A população nascida no Sudão na Austrália é desproporcionalmente jovem e masculina. Quase metade tem menos de 25 anos e há um desequilíbrio estimado de 10 por cento (em favor dos homens). Além disso, a proporção de pessoas nascidas no Sudão abaixo de 50 anos para aquelas acima de 50 anos é de onze para um. Por outras palavras, a população jovem nascida no Sudão ultrapassa drasticamente a população adulta. Os cuidadores e os pais, que muitas vezes lidam com a separação familiar e seus próprios estressores de integração, às vezes são incapazes de fornecer apoio, orientação e monitoramento para parentes mais jovens, alguns com necessidades complexas (incluindo problemas de saúde mental e comportamentais) e suscetíveis a influências negativas. As estatísticas de criminalidade indicam que apenas uma pequena percentagem dos que estão envolvidos na justiça em Victoria são sudaneses. Os números também apontam para uma séria sobre-representação de sudaneses em populações correcionais de jovens e adultos. O significado dessas figuras tem sido enfatizado e subestimado. A magnitude do problema pode ser mais crítica para alguns se os australianos sudaneses forem 5% da população vitoriana e não 0,1%. Também é verdade que a maior parte dos australianos sudaneses é membro da sociedade que respeita a lei.

Então, há realmente uma crise generalizada de gangues africanas? Se vamos pegar as manchetes hiperbólicas recentes, provavelmente não.

Há um número de jovens sudaneses-australianos cometendo atos de violência e outros comportamentos anti-sociais em torno de Melbourne? Sim. Manchetes dramáticas à parte, negar que há um dilema parece insincero e mina as tentativas de facilitar soluções significativas. Em vez disso, respostas construtivas são necessárias, em vez de um debate prolongado sobre a existência do problema ou sua magnitude.

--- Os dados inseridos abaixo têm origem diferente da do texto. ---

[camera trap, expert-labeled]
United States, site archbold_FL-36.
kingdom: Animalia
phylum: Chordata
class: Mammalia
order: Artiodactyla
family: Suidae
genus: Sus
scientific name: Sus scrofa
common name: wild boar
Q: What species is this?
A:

Um discurso sobre melhoria do planejamento regional, recursos e coordenação do setor para a entrada de refugiados deve ser uma prioridade. Isso deve incluir a necessidade atual de apoio prático à integração familiar, preparação da escola, instrução mais intensiva em inglês, aconselhamento, orientação, tutoria e caminhos para a experiência de trabalho. Estratégias práticas de aplicação da lei também devem ser um componente chave dessa discussão. Dado que os comportamentos ofensivos parecem estar restritos a um pequeno grupo de jovens, uma resposta firme e direcionada parece sensata. Isso requer atenção concentrada nos “casos difíceis” ou infratores principais cujos comportamentos estão em maior risco. Churrascos comunitários e dias de esportes organizados pela polícia para interagir com a juventude sudanesa não deterão os reincidentes violentos.

A eleição iminente nos entregará a nossa justa parcela de retórica ansiosa sobre esse assunto. No entanto, a genuína preocupação pública é evidente e garante cursos de ação urgentes e de nível moderado.